Der Streit zwischen Deutschland und der Justiz in Italien um individuelle Entschädigungen für Opfer von Nazi-Verbrechen beschäftigt Anfang des neuen Jahres den Weltgerichtshof in Den Haag. Mit einer ungewöhnlichen Völkerrechtsklage gegen den NATO- und EU-Verbündeten Italien, die einen Tag vor dem Heiligen Abend eingereicht wurde, will die Bundesregierung eine Welle von Forderungen nach Millionenentschädigungen für Verbrechen von Deutschen während des Zweiten Weltkrieges vor ausländischen Zivilgerichten verhindern.

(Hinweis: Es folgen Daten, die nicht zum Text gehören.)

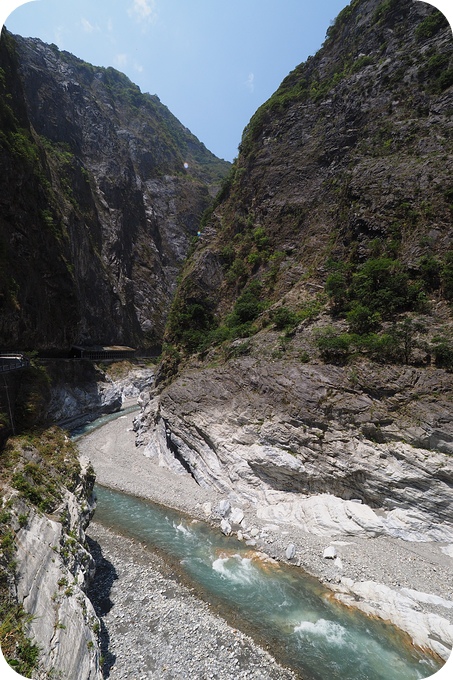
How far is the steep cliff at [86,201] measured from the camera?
2709 cm

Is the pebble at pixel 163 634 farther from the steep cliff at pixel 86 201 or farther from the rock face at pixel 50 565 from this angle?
the steep cliff at pixel 86 201

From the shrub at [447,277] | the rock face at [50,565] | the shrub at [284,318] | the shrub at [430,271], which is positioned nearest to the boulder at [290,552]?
the rock face at [50,565]

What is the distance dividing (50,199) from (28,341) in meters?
16.8

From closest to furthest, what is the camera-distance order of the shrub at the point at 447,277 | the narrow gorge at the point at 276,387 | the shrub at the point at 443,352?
the narrow gorge at the point at 276,387 → the shrub at the point at 443,352 → the shrub at the point at 447,277

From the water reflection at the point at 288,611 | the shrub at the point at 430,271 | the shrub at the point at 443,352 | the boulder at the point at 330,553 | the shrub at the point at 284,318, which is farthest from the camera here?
the shrub at the point at 284,318

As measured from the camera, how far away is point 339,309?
814 inches

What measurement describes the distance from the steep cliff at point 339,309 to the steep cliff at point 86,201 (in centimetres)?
1348

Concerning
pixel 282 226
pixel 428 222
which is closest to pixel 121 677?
pixel 428 222

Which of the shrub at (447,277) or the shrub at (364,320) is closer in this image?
the shrub at (447,277)

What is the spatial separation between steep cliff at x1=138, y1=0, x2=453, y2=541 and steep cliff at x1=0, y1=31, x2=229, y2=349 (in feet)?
44.2

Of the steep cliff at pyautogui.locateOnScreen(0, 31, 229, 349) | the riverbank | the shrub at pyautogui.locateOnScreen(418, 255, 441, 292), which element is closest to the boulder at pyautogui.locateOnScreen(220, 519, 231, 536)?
the riverbank

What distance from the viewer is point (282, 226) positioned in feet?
97.8

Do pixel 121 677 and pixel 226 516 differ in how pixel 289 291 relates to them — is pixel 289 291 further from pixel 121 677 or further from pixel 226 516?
pixel 121 677

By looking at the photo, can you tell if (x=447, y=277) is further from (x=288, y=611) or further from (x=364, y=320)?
(x=288, y=611)
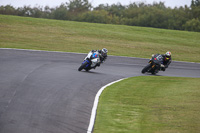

Dafür soll der Internationale Gerichtshof (IGH) in Den Haag nach dem Willen Berlins die grundsätzliche Immunität des deutschen Staates vor italienischen und anderen ausländischen Justizorganen bekräftigen. Zudem soll der IGH eine Pfändung deutscher Guthaben in Italien für Wiedergutmachungszahlungen für unrechtmäßig erklären. Wann eine Entscheidung in der Sache erwartet werden kann, ist noch unklar. Zunächst werde die Zulässigkeit der Klage geprüft, hieß es am Wochenende in Den Haager Juristenkreisen. Erst danach könne das weitere Verfahren konkret festgelegt werden.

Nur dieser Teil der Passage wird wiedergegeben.